— Assignment —
Lift out each line of the data that holds "States".

....................

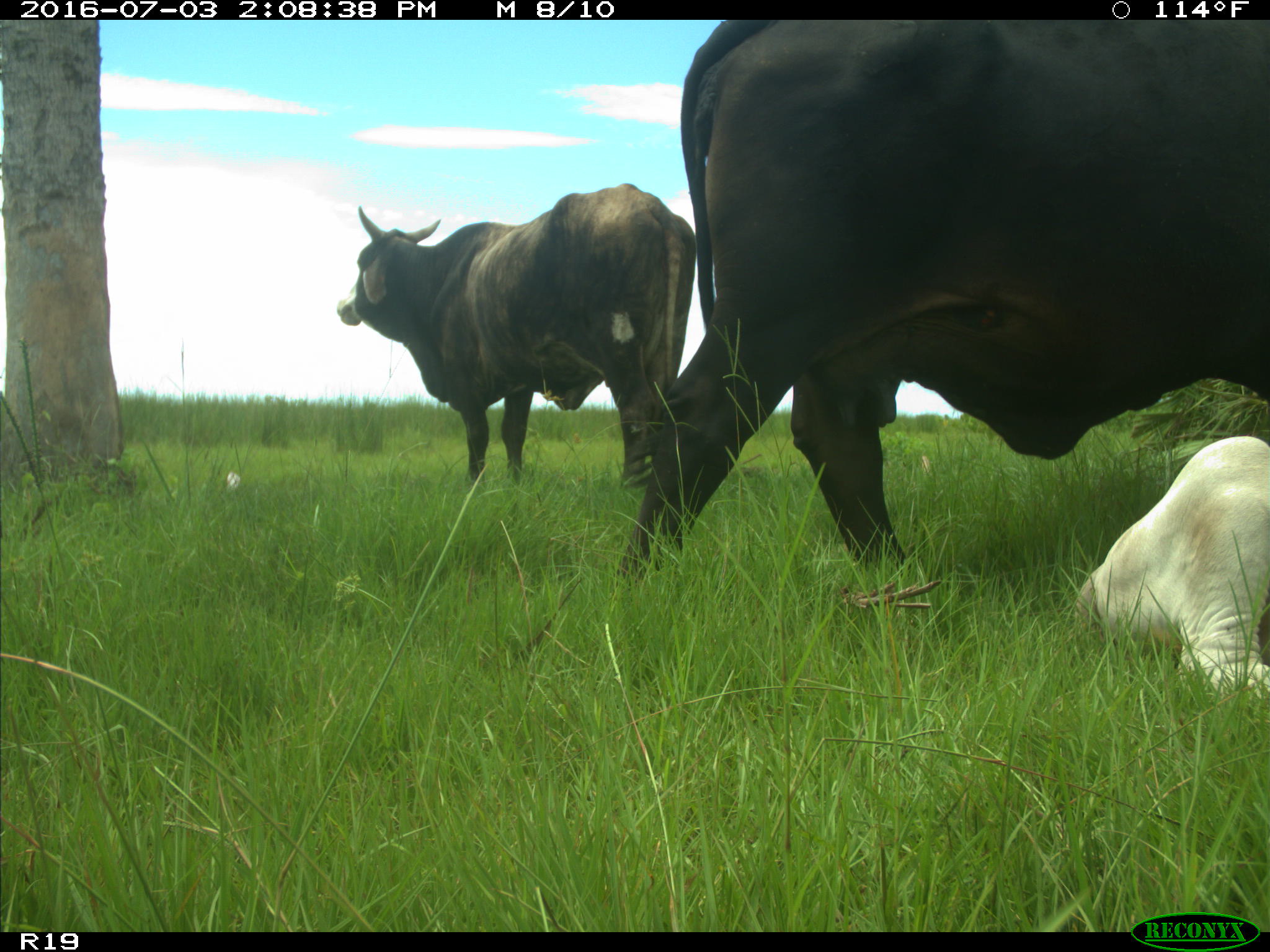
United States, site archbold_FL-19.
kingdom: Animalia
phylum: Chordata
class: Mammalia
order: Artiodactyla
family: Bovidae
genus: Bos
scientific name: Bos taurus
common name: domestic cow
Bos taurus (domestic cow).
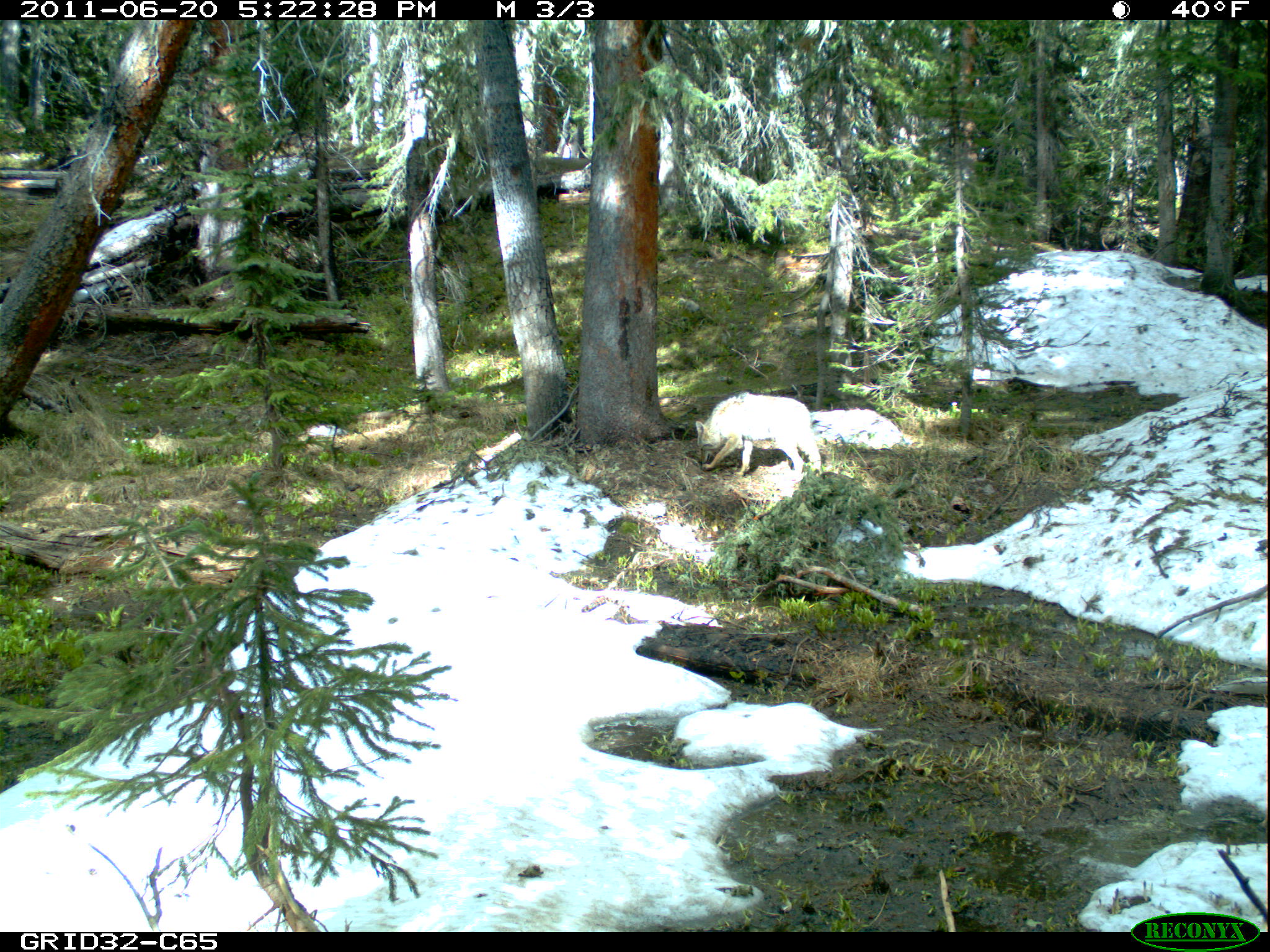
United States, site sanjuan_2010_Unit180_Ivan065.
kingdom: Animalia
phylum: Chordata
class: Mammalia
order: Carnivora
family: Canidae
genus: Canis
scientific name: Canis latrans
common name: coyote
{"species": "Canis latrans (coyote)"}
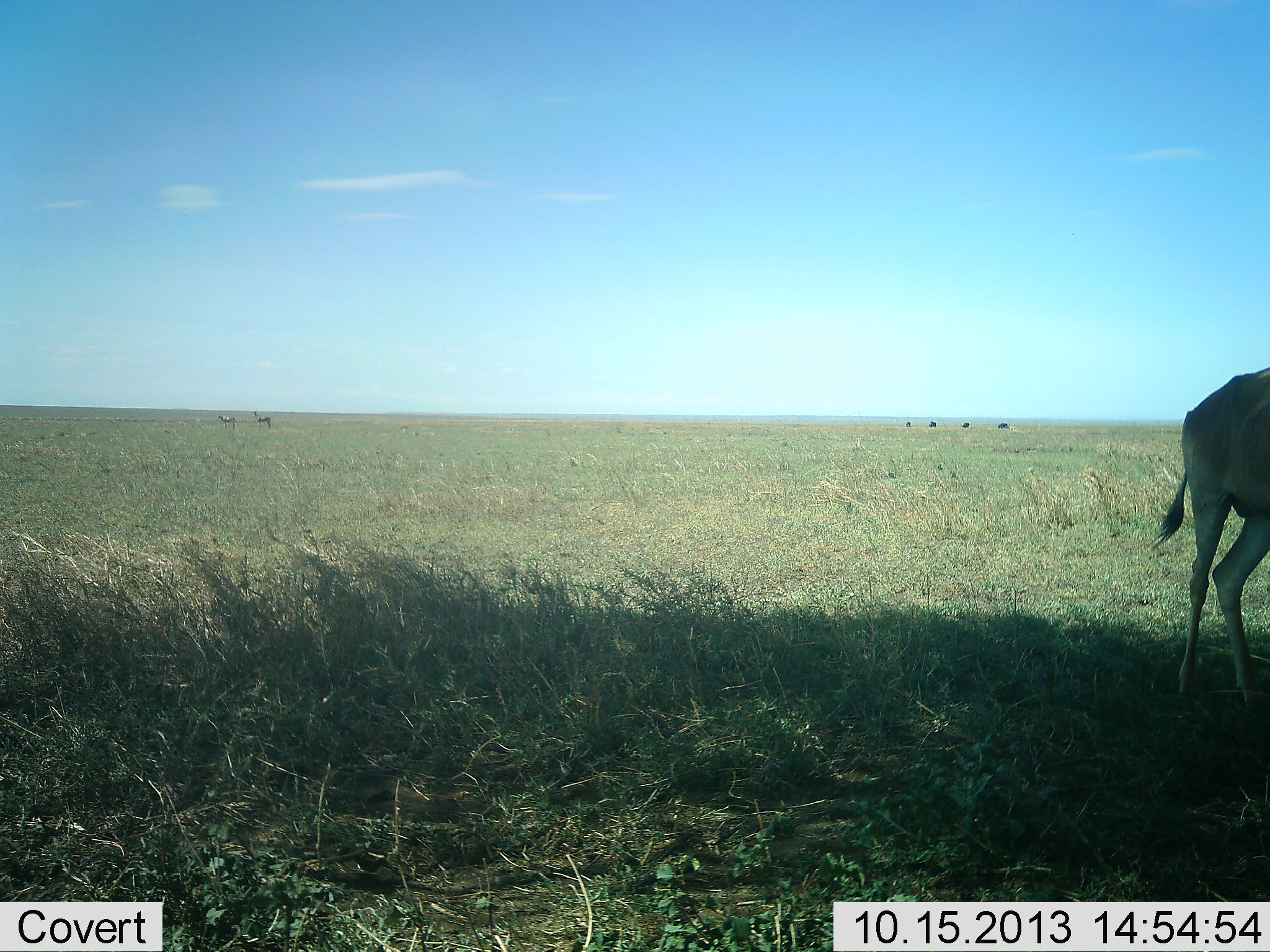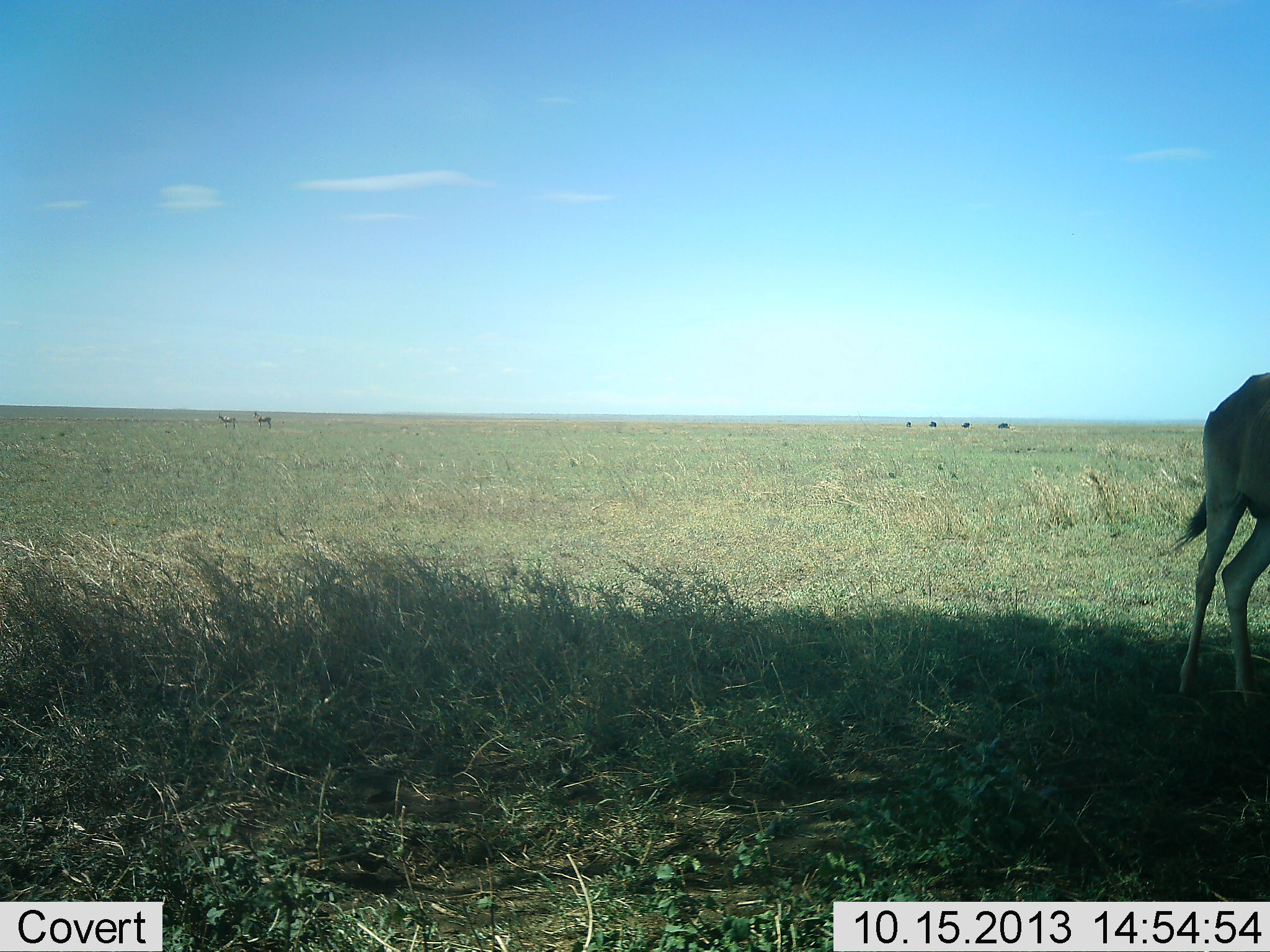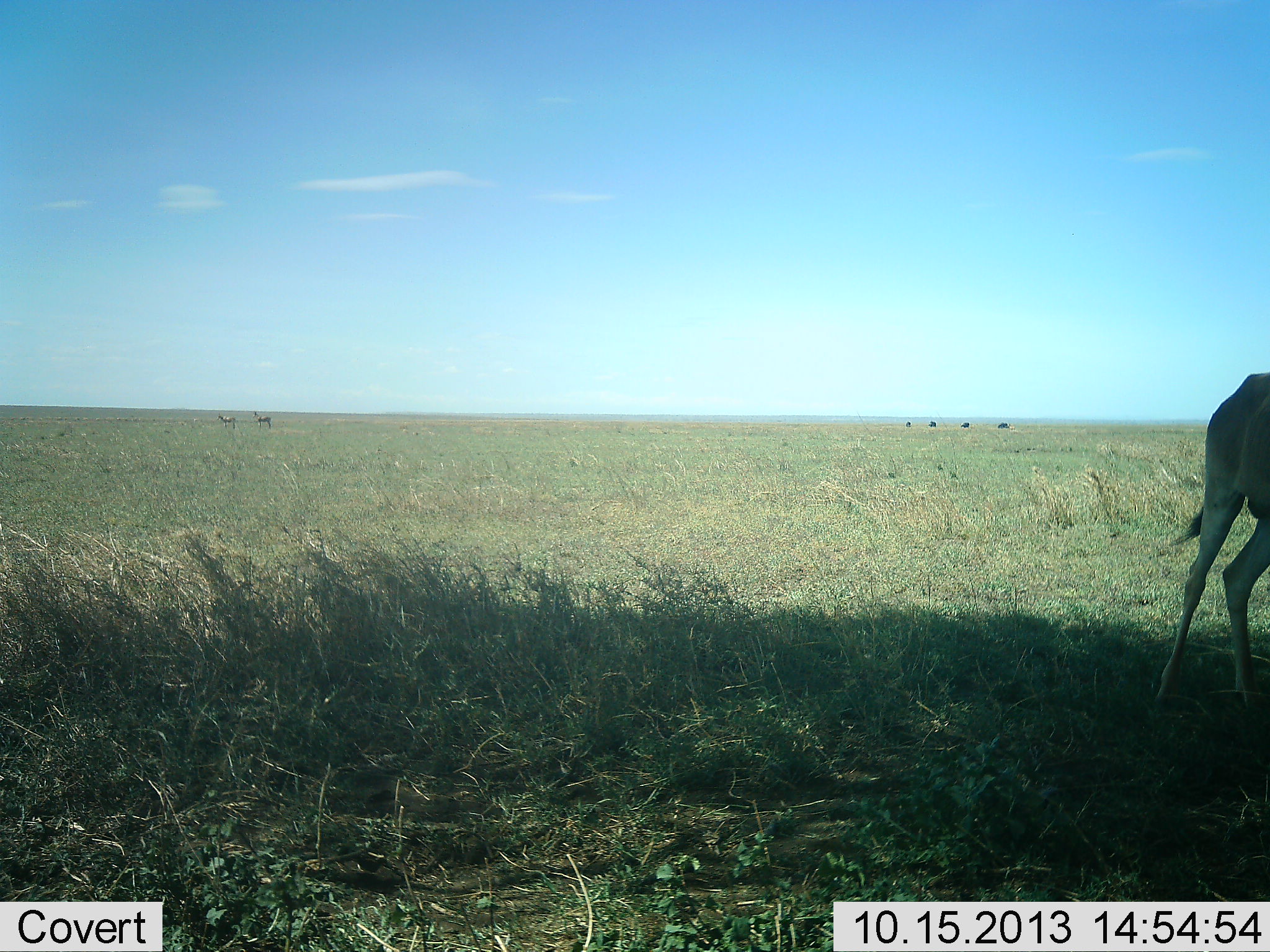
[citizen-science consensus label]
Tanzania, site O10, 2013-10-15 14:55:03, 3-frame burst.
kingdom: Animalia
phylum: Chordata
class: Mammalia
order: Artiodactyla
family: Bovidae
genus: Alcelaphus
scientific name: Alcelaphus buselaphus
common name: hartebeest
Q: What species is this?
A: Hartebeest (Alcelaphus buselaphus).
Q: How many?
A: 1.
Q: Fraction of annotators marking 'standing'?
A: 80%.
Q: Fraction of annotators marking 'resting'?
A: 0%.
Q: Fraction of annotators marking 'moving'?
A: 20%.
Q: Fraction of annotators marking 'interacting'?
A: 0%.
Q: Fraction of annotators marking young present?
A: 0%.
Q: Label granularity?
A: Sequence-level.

....................

— Answer box —
United States, site archbold_FL-19.
United States, site sanjuan_2010_Unit180_Ivan065.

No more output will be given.